In October or November of 2006, Betty called me, suggesting a luncheon to discuss some new projects she was considering publishing. The day of the luncheon she called, saying she had just broken her foot! We met, accordingly, at her home a few weeks later on December 28.

The glorious Beverly Hills home had been radically altered. We dined on excellent carry-in food, but the kitchen was overwhelmed by piles of dirty dishes. Obviously, the maid had not been in for several days. The grand hallway was filled with piles of photographs and various applications for musical aid.

She took me upstairs to her study. She had three books which she was interested in publishing. One was a semi-critical study of the art of her friend Sam Francis, the second a collection of interviews by music critic Alan Rich of the figures who had appeared in her Salotti, and the third a book of reproductions of visually entertaining faxes sent to her over the years by director Robert Wilson.

I explained to her that I was not the right publisher to do the Francis book, but that the other two were interesting projects, particularly the interviews with the musicians. She seemed, however, more engaged in placing musicians within the context of her salons (each section was introduced by the salon invitation, often hand-corrected and of little visual interest) than in Rich's interviews with the artists.

A call to Alan Rich revealed that he had been somewhat frustrated by Betty's focus, and that he would rather move ahead with the book without her. I had lunch with him a few weeks later, and we signed an agreement for the work in which we would explain the context of these interviews in an introduction rather than reproduced invitations.

Betty was still interested, however, in publishing the Wilson book—which she wanted to be published in the size of the large 8 x 12 faxes (an idea from which I tried to dissuade her)—and called me in late March of 2008 proposing another meeting which, unfortunately, because of my procrastination and my own illness soon after, never took place.
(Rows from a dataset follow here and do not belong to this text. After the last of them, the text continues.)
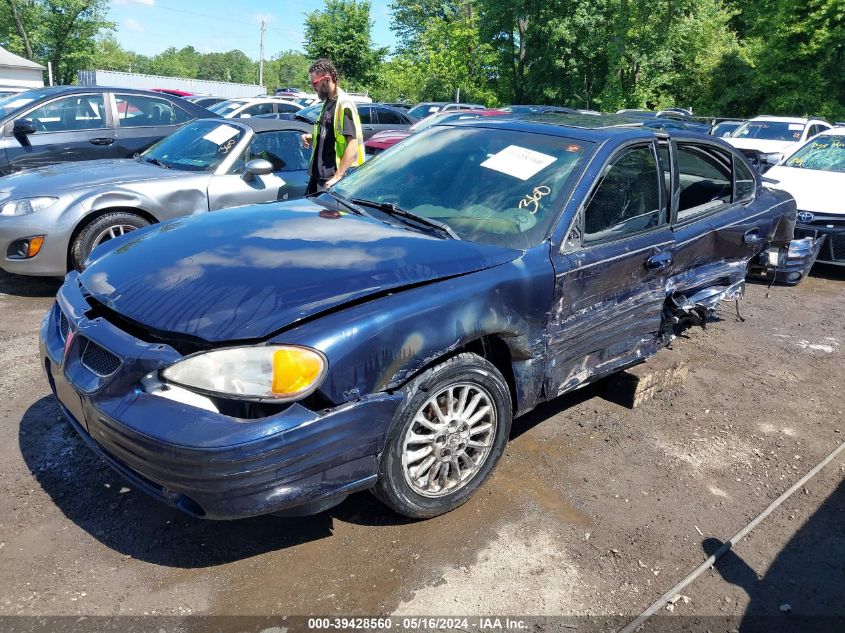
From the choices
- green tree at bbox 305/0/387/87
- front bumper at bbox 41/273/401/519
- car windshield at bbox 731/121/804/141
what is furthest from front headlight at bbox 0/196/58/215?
green tree at bbox 305/0/387/87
Our last encounter with Betty was at the opening on May 9, 2007 of "Dan Flavin: A Retrospective" at the Los Angeles County Museum of Art. Betty, in a wheel chair propelled by a young man, was radiating with joy from the artist's fluorescent tubes of blood-red lights. "Isn't this just glorious?" she rhetorically asked. She literally glowed against the banks of Flavin's lights, convincing me, in fact, that everything was glorious. I leaned over to kiss her as she almost giggled with delight.

Betty has one of the most gracious women I have even known, a woman who had a passion for life, and who was a grand and original philanthropist who contributed to music and art not only with money, but with her heart.